Solar had one main goal for two decades: make the panel cheaper and it worked. Panels are now a small share of what a solar project costs. As products commoditize, competitive advantage shifts to the surrounding ecosystem. Solar has reached that stage. Most of the money in a project now sits in the balance of system, i.e. the gear around the panel. That is the part worth looking at now.
Understanding Balance of System
A solar project is much more than panels. It needs wiring, switchgear, combiner boxes, connectors, and the steel that holds it all up. Together these are called the balance of system. The electrical side has its own name, the electrical balance of system, or EBOS.
The Cost Moved Here
For two decades, the panel was the expensive part. As panels got cheap, the balance of system took its place. Today these components make up the majority of a project's price, by some counts 50 to 60%. It is a large market in its own right, worth about $67 billion in 2025 and heading toward $75 billion in 2026.

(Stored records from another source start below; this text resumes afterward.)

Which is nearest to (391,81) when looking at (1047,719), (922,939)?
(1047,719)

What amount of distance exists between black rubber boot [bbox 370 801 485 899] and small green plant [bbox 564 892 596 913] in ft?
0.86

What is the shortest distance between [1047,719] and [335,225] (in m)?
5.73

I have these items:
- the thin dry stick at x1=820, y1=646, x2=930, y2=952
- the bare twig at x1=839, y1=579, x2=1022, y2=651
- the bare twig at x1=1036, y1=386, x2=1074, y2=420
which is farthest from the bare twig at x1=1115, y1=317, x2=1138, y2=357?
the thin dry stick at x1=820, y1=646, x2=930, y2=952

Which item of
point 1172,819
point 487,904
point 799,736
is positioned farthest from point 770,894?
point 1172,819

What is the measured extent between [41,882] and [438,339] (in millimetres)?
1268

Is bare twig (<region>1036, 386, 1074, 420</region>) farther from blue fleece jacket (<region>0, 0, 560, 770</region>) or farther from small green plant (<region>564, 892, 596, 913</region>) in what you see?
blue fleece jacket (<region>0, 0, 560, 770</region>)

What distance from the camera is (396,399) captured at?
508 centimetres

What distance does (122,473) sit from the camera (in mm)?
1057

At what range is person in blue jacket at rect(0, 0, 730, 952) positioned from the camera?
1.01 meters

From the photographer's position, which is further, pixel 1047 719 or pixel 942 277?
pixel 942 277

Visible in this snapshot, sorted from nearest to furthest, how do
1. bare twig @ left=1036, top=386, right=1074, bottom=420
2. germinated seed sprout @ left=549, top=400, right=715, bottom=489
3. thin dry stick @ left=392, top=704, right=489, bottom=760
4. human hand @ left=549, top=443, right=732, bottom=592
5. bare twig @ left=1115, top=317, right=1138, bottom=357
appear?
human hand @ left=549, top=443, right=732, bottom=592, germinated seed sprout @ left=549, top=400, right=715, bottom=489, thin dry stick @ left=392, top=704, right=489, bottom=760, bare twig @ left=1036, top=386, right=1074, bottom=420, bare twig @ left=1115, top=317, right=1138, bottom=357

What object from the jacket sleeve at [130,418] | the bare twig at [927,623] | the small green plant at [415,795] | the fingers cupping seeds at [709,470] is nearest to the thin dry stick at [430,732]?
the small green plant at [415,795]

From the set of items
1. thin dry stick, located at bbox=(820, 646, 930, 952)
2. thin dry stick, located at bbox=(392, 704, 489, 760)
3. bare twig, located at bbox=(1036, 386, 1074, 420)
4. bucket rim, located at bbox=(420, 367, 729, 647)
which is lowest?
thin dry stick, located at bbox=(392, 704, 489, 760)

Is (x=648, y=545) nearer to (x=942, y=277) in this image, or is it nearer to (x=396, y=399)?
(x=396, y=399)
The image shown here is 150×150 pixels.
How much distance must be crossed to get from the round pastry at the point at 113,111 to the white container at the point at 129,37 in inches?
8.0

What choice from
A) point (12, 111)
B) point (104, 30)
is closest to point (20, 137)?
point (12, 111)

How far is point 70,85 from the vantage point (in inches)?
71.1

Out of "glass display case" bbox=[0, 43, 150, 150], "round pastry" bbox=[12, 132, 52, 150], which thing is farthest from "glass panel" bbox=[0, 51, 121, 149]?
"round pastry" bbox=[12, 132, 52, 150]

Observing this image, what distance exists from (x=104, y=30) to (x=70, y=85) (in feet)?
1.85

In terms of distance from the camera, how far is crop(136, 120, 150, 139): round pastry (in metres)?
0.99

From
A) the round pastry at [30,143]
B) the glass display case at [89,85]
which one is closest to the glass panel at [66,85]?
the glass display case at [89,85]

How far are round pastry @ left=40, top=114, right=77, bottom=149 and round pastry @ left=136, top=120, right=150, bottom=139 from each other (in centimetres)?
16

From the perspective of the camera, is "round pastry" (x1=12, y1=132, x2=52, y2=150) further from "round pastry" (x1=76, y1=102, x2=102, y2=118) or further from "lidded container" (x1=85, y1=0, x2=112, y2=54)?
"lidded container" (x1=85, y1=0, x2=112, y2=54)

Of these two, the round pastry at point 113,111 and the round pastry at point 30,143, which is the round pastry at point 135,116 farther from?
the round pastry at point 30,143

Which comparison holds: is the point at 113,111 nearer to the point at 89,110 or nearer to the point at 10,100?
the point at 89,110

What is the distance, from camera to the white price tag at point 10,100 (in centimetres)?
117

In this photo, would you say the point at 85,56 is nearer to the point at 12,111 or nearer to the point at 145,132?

But The Industry Focus Has Not Moved
The attention never followed the money, though. Two decades of engineering, factory spending, and cost-cutting went into the panel. The components around it never got the same work. So the part of a project that costs the most today is also the part that has been improved the least. That gap is the real story in solar right now and that gap matters because itโs also where the opportunity sits.

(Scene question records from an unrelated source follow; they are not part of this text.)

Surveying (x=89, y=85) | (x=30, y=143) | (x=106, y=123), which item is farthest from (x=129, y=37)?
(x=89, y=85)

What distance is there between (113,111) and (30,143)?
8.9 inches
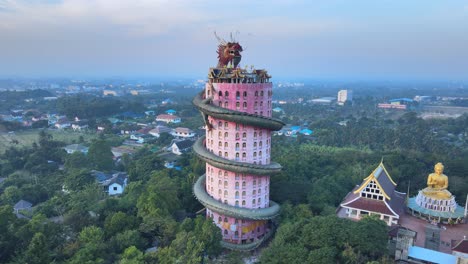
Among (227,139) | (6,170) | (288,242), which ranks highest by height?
(227,139)

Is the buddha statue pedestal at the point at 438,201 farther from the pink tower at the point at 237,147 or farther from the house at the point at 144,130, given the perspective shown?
the house at the point at 144,130

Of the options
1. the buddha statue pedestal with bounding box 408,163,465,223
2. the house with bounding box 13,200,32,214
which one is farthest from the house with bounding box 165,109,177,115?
the buddha statue pedestal with bounding box 408,163,465,223

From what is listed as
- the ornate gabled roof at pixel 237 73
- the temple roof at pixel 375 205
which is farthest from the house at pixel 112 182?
the temple roof at pixel 375 205

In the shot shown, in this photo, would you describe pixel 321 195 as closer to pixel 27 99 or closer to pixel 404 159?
pixel 404 159

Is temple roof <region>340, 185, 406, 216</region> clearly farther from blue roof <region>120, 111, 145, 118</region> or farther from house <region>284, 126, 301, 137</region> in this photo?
blue roof <region>120, 111, 145, 118</region>

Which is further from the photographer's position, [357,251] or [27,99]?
[27,99]

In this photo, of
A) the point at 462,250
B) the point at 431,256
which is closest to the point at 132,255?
the point at 431,256

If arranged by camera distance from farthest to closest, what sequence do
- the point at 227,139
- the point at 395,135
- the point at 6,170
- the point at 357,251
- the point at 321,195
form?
the point at 395,135, the point at 6,170, the point at 321,195, the point at 227,139, the point at 357,251

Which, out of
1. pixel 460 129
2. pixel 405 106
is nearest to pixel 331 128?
pixel 460 129
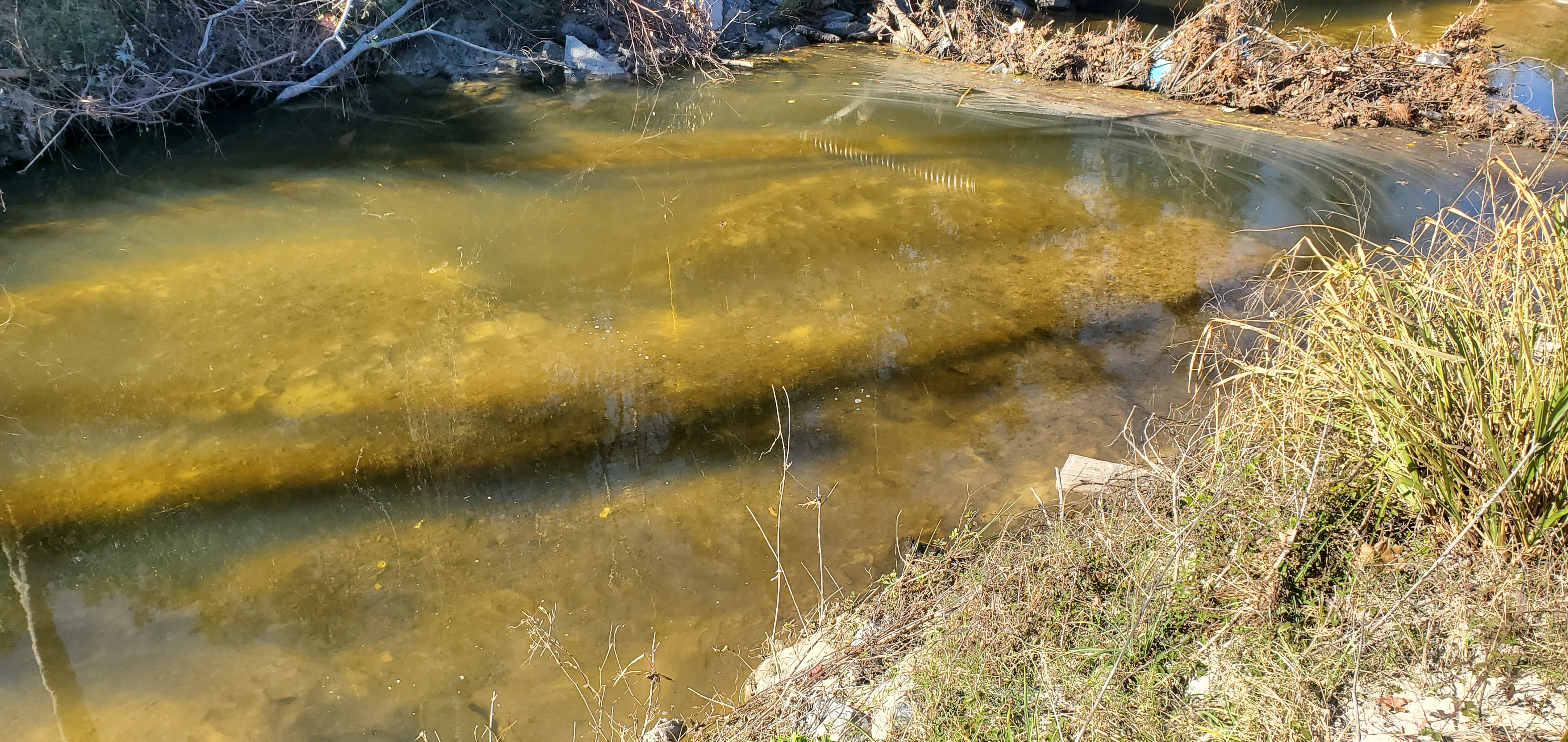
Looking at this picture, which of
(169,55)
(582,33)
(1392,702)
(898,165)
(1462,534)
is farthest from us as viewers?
(582,33)

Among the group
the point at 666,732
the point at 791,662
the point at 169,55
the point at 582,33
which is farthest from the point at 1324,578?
the point at 582,33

The panel can't get much cheaper; most of that work is done. The wiring, switchgear, connectors, and other gear around it are still expensive and inefficient, which means that's where the next round of cost reduction has to come from: better manufacturing, smarter design, leaner supply chains.
There's another angle too, and it's a fast-moving one. Solar is increasingly the power source behind AI data centers, and data centers need power now, not eventually. If the balance of system stays slow and expensive to build, it could hold back how quickly new solar supply comes online, just as demand from data centers is surging. That turns speed into a competitive edge. Whoever fixes that bottleneck will save money but may also be positioned to lock in large, long-term contracts with the data center companies racing to secure power.
Two Things This Changes
The first is timing. What holds a project back used to be the cost of panels. Today it is often whether the electrical gear arrives in time. Some switchgear takes more than 72 weeks to ship, with major makers quoting 18-month backlogs and buyers ordering two years ahead. A project can have its panels ready and still wait on a switchboard.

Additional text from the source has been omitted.